In Zahlen lässt sich das Ausmaß vor allem am Nachhol- und Ersatzbedarf kommunaler Straßen erkennen. Im bundesweiten Vergleich weist der Osten mittlerweile einen Nachholbedarf von über 60 Mrd. Euro auf und macht damit bereits über ein Drittel des bundesweiten Nachholbedarfs aus. 30 Mrd. Euro fallen dabei allein bei den Hauptverkehrsstraßen an. Beim Ersatzbedarf sind es annähernd weitere 60 Mrd. Euro, die hinzukommen. Dabei ist besonders bedenklich, dass vor allem Straßentunnel- und -brücken ersetzt werden müssen.
"Der desaströse Zustand der Tunnel und Brücken ist nur ein Aspekt der infrastrukturellen Misere. Denn vor allem Großraum- und Schwertransporte sind auf die Funktionalität solcher Bauwerke angewiesen, um möglichst reibungslos an ihr Ziel zu gelangen. Allein die Beantragungen dieser Transporte sind mit einem erheblichen bürokratischen Aufwand verbunden, wodurch sich der Transportaufwand vervielfacht, die Kosten ansteigen und schlussendlich die Bauprojekte deutlich verlängern. Sollte darüber hinaus die marode Infrastruktur diesen Zustand noch verschlimmern, ist ein Chaos für die Bauleiter vorprogrammiert. In Zeiten von Fachkräftemangel und begrenzten Kapazitäten ein nicht akzeptabler Zustand", so Momberg weiter.

....................

* ZU BEARBEITENDE AUFGABE: Führen Sie den obigen Auszug über den Nachholbedarf bei kommunalen Straßen im Osten im Anschluss an seinen letzten Satz weiter.

* ANGEZEIGTE DATEN:
....................

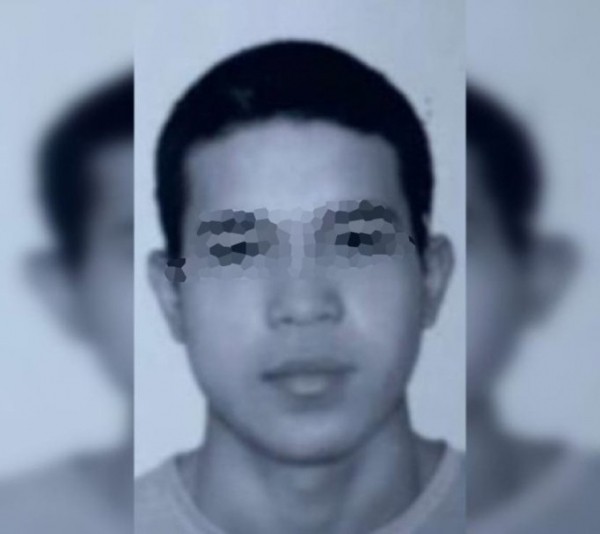 В Башкирии завершили поиски 28-летнего Ильшата Сагадиева  В Башкирии завершили поиски 28-летнего Ильшата Сагадиева
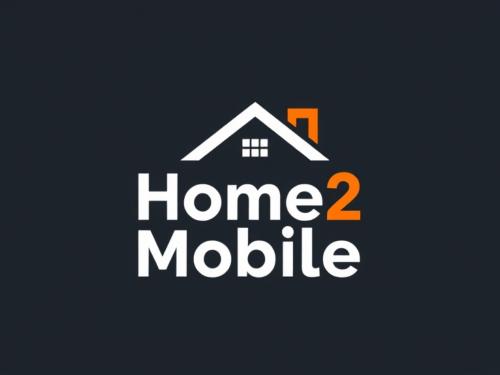 Move your home number to your mobile, GSM phone or router with Home2Mobile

....................

* ANTWORT ZUR AUFGABE:
Ein Durchbrechen dieses Teufelskreises wird eine immense Herausforderung für Bund, Länder und insbesondere die Kommunen. "Um einen Kurswechsel einzuleiten ist es unabdingbar, die Finanz- und Investitionspolitik so auszurichten, dass dringend notwendige Investitionen in die öffentliche Infrastruktur nicht über Jahrzehnte verschleppt werden. Gleichzeitig müssen bürokratische Hürden abgebaut werden, um einer Trendwende keine Steine in den Weg zu legen".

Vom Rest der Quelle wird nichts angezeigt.